Posted by Vision at 09:42 PM | Comments (0)
June 20, 2006
Color Blindness
What is Color Blindness?
Color blindness is a condition in which a person cannot distinguish color properly. There are several variations of color blindness and each one relates back to a problem with the functionality of the cells inside the retina that deal with processing light sensitivity. The rod cells are activated by low light while the cone cells are activated by daylight.
Color blindness results when one or more of the 3 cone systems is not functioning properly or at all. Some affected individuals are unable to detect any color and the life they see is monochrome. It's as if these individuals constantly view black and white movies.

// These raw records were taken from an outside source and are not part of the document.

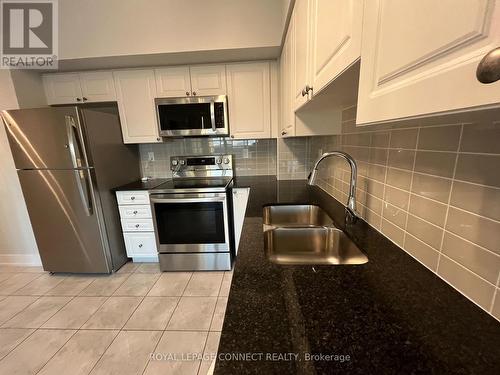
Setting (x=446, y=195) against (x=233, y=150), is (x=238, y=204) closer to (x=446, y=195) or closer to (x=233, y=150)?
(x=233, y=150)

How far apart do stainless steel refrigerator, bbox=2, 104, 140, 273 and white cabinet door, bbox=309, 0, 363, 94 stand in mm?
2058

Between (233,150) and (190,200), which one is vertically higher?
(233,150)

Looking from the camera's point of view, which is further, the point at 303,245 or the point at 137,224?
the point at 137,224

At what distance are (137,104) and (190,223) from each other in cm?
141

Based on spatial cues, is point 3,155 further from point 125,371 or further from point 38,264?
point 125,371

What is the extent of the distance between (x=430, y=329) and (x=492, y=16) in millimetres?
612

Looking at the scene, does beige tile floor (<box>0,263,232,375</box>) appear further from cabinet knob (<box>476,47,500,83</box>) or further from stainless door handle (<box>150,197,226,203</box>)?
cabinet knob (<box>476,47,500,83</box>)

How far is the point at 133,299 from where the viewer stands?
1.91 meters

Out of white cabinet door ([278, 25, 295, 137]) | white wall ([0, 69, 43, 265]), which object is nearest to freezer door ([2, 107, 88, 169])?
white wall ([0, 69, 43, 265])

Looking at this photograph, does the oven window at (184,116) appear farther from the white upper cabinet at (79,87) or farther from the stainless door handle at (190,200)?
the stainless door handle at (190,200)

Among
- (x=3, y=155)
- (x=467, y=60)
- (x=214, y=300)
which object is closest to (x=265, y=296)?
(x=467, y=60)

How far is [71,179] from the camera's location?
6.61ft

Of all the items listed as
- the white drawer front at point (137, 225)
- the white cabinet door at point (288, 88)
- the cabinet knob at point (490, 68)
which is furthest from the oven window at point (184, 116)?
the cabinet knob at point (490, 68)

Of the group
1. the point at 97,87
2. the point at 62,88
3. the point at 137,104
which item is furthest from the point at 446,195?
the point at 62,88
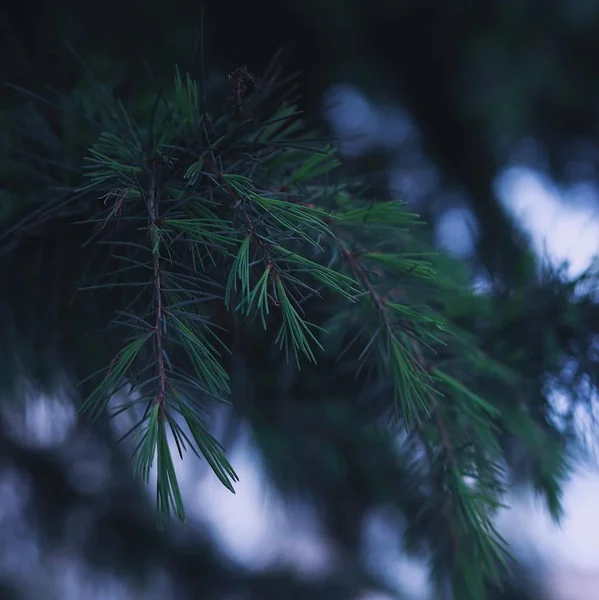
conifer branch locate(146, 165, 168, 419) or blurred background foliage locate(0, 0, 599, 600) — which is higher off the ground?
blurred background foliage locate(0, 0, 599, 600)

Called monochromacy, this is the rarest form of color defect. Dichromacy (red-green defects) of which there are 3 different types and anomalous trichromacy (blue-yellow) are more common.
Symptoms of Color Blindness
The main symptom of color blindness is an inability to distinguish and/or correctly identify colors, particularly reds and greens and blues and yellows.
Who is at risk?
In the majority of cases, color blindness is hereditary, something that runs in the family. However, color blindness can also develop as the result of damage to the optic nerve, the eye (specifically the retina) and even the brain. In a few instances, this eye condition has been traced back to chemical exposure including exposure to medicines and poisons.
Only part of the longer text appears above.